◆ **Document passage**:

The equatorial mount looked beefy for this small a scope. I assembled the
aluminum tripod with the provided tools, attached it to the mount, and set
it for alt/az mode. Small equatorial mounts make fine alt/az systems. Just
discard the declination axis (the screw-in pole) and counterweight, loosen
the latitude scale (the pivot at the base of the mount) and retighten it
after making the right ascension axis vertical. The right ascension axis
now becomes the azimuth pivot and the declination axis the altitude pivot.
This configuration gives you a low weight alt/az mount with both coarse
and fine movement (using the hand knobs on flexible stalks). It easily
holds a small scope without the need for a counterweight, plus it suspends
the scope’s tube slightly to one side of the mount, giving you the
clearance to view objects directly overhead. (The picture of the scope
shows the mount in this orientation.)
I bolted in the two metal tube rings (both with rubber linings to keep
from marring the scope’s finish) then attached the telescope itself.
When I opened the finder scope box I found, instead of the wimpy plastic
unit I expected, an actual EZ Finder II red dot reflex sight with a custom
mounting base. It attached easily, aligned easily, and even came with
fresh batteries installed. More surprises lay in store as I discovered
that the scope came with not one but two quite serviceable eyepieces (10mm
and 25mm), of a nice Kellner design (Orion actually sells them separately
as their Explorer II line). Another box contained a standard 1 & 1/4
inch mirror star diagonal.
A look down the telescope’s objective showed a well-coated, deep purple
lens free of reflections. The aluminum tube contains three spaced circular
metal baffles. Orion uses plastic for the lens shade and the focuser
housing, but metal for the focus mechanism itself.
I decided to run through the usual astronomical suspects for a small
telescope. Giving the scope the acid test for cool-down time, I carried it
from a 70 degree house to a 16 degree backyard. I pointed the red dot
finder at an object typically hard to resolve in a small scope, the
trapezium in Orion, then put in the 25mm eyepiece. Even at this
magnification (28x), I clearly made out four perfect points of light with
no trace of flaring (a sign of pinched optics). The tight focuser provided
enough range of movement to achieve crisp focus quickie, and the tripod
dampened vibrations in under one second. I popped in the 10mm eyepiece for
70X magnification. Still crisp and gorgeous. I then dipped into my other
eyepieces and tried an 8mm Plossl with a 2X Barlow for 175X. Even at 63X
per inch of aperture, the image remained crisp. I rate the optical quality
as truly outstanding for such an inexpensive instrument.

◆ **Recorded data**:
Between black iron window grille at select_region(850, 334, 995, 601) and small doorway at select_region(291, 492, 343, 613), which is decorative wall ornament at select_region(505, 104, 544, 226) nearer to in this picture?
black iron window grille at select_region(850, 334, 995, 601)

◆ **Set problem A**:
List the eyepieces named in the telescope review, giving each one's focal length and design.
◆ **Set problem B**:
In the telescope review, rename "alt/az" as "altazimuth" and write out everything from "The equatorial mount" down to "the altitude pivot.".
The listing has nothing to do with the telescope review.

◆ **Written reply A**:
10mm Kellner, 25mm Kellner, 8mm Plossl

◆ **Written reply B**:
The equatorial mount looked beefy for this small a scope. I assembled the
aluminum tripod with the provided tools, attached it to the mount, and set
it for altazimuth mode. Small equatorial mounts make fine altazimuth systems. Just
discard the declination axis (the screw-in pole) and counterweight, loosen
the latitude scale (the pivot at the base of the mount) and retighten it
after making the right ascension axis vertical. The right ascension axis
now becomes the azimuth pivot and the declination axis the altitude pivot.